Uçak ahalisi Pegasus’un alana ücret ödememk için 2.5 saat uçak içerisinde bekletildiğini ve bu esnada temel ihtiyaç olan suyun bile uçak standartlarında cüzi bir miktar (!) olan 3 TL ye satılmaya devam etmesi, uçak havalandırma sisteminin düzgün çalışmaması ve kabin ekibinden bazılarının yolcularla sözlü tartışmalara girmesi kriz nasıl yönetilemez sorusuna güzel bir örnek oldu.
Neler yapılabilirdi?
– Öncelikle kaptan durum hakkında mikrofondan değilde yolcuların önüne çıkıp bir açıklama yapmali, durum hakkında daha net bilgi vermeliydi. Kimse ölme pahasına gitmek istemez.
– 2,5 saat dar koltuklu küçük bir uçakta beklemek için uzun bir süre. Bu süre zarfında yolcular alana alınabilirdi. En azından alanda rahatlama ve ihtiyaçlarını giderme fırsatı bulurdular. 5:30 da kalkan uçak saat 11:00 e kadar bekliyorsa yolcuların kahvaltı dahil birçok insanî ihtiyacı olacaktır.
– Yolcular alana alınamıyor diyelim ( her an kalkma ihtimaline karşı ) yolculara içecek ve kahvaltı ikramı yapılabilirdi. ( 3 saatlik şehirler arası yolculuklarda bile 2 kez servis veriliyor. Pegasus’un yıllık karına eksi değil artı olurdu. Mutlaka o uçakta olup bir daha Pegasus’la uçmamak üzere kendine söz veren birçok yolcu vardı. )

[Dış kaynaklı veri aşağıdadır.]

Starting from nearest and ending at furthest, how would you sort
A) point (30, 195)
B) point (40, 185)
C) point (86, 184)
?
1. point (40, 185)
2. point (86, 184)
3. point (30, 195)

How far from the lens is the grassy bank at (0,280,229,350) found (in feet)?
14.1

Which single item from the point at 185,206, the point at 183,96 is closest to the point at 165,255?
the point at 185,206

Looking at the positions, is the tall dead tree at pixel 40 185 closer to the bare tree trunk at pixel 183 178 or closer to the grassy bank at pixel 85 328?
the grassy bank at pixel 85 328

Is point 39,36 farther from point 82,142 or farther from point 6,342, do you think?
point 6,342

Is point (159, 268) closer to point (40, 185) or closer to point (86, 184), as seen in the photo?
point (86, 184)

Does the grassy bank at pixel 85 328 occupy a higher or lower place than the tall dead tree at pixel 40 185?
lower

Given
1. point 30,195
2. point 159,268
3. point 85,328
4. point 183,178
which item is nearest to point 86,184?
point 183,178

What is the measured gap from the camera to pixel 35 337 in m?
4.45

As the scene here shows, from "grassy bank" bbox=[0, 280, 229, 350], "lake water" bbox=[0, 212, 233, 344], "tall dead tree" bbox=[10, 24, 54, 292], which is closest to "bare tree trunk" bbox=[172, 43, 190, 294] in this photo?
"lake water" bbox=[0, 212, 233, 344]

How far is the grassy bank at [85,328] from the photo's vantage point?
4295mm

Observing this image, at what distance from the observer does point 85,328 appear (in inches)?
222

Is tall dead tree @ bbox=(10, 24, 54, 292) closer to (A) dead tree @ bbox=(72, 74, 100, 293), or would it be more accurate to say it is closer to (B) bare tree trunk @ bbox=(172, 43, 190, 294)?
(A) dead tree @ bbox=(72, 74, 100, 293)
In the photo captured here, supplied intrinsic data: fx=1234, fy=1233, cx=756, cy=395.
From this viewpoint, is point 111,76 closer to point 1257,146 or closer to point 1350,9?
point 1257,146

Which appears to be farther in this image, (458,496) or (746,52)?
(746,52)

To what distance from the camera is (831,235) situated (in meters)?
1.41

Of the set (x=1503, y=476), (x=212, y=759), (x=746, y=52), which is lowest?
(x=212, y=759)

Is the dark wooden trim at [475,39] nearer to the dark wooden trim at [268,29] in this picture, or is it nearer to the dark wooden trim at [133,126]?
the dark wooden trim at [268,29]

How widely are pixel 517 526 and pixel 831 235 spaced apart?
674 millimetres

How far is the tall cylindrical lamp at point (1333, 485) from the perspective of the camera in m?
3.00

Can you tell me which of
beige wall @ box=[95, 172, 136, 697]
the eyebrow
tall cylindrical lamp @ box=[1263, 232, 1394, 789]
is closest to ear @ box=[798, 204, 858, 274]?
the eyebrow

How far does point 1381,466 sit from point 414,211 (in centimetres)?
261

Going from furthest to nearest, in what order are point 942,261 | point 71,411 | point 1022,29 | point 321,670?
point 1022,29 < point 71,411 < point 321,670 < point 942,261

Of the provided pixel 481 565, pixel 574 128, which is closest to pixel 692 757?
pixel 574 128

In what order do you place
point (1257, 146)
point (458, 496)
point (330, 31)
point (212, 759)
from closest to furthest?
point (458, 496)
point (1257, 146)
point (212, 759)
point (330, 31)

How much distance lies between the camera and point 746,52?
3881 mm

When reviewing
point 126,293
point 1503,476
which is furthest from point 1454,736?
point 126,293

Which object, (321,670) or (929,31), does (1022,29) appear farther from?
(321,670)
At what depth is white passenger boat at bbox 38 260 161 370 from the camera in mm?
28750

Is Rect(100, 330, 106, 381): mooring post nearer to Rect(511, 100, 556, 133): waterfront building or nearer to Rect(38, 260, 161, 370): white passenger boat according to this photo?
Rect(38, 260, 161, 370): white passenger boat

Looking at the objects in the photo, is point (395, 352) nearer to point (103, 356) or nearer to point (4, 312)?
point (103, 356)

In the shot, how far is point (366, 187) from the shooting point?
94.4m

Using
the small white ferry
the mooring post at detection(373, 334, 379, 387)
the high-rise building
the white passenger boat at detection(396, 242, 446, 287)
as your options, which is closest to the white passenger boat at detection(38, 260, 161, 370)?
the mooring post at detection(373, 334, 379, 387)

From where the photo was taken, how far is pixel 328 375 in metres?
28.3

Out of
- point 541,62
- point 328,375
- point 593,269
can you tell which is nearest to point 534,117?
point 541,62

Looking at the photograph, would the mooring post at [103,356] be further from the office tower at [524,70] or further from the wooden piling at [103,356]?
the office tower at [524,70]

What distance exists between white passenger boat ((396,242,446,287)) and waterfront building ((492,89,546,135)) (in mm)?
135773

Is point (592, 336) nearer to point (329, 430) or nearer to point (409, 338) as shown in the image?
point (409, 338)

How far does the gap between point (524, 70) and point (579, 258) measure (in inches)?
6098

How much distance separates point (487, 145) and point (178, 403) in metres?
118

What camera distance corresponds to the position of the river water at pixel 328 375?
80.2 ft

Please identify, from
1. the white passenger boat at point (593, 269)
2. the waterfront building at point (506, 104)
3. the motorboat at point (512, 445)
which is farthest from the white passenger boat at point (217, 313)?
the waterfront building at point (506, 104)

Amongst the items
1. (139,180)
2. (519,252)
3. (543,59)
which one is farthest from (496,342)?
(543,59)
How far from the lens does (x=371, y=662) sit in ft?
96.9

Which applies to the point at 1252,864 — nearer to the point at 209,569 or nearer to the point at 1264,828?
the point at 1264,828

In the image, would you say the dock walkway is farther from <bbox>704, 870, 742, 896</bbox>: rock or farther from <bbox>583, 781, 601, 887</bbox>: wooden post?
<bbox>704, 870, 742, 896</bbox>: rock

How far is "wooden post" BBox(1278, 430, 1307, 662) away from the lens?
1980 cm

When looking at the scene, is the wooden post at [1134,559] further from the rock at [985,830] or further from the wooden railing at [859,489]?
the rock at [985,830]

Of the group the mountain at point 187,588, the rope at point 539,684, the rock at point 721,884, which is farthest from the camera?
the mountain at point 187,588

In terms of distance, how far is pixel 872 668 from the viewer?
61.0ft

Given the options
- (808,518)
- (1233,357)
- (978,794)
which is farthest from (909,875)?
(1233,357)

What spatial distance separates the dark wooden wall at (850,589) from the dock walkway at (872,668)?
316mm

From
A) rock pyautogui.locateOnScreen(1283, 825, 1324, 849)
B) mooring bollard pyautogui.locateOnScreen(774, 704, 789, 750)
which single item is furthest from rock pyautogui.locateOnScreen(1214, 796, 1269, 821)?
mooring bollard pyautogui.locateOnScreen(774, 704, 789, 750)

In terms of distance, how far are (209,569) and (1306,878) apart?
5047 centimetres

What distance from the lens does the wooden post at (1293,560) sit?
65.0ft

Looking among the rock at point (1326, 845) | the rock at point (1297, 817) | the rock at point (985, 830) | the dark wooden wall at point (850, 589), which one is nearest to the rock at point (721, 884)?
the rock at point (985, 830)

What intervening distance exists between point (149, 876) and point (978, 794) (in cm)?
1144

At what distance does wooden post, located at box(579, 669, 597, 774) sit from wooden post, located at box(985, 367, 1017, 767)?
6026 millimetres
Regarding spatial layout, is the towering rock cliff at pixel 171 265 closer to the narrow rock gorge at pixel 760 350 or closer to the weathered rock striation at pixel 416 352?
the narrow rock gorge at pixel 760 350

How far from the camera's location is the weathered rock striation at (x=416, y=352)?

– Böyle gergin durumlar için çalışanlar eğitilmeli, gerginliğe sebep verecek davranışlardan kaçınmalılar.
Sosyal (!) Havayolu …
Sonuç olarak Gaziantep’e sağsalim indik. Bize fazladan 4 saate mal olan bir kargaşa yaşadık. Bunu anında @ucurbenipegasus hesabına ve Facebook’ta paylaşmama rağmen hiç bir dönüş alamadım. Muhtemelen bu yazıdan da haberleri olmayacak. Geçenler yurtdışındaki örneklere bakarak havacılık sektörü sosyal medyayı çok iyi kullanıyorlar diye tweet atmıştım. Özür diliyorum. En azından ülkemizdeki havayolu şirketleri için değildi o cümle. Bunu belirtmek istedim.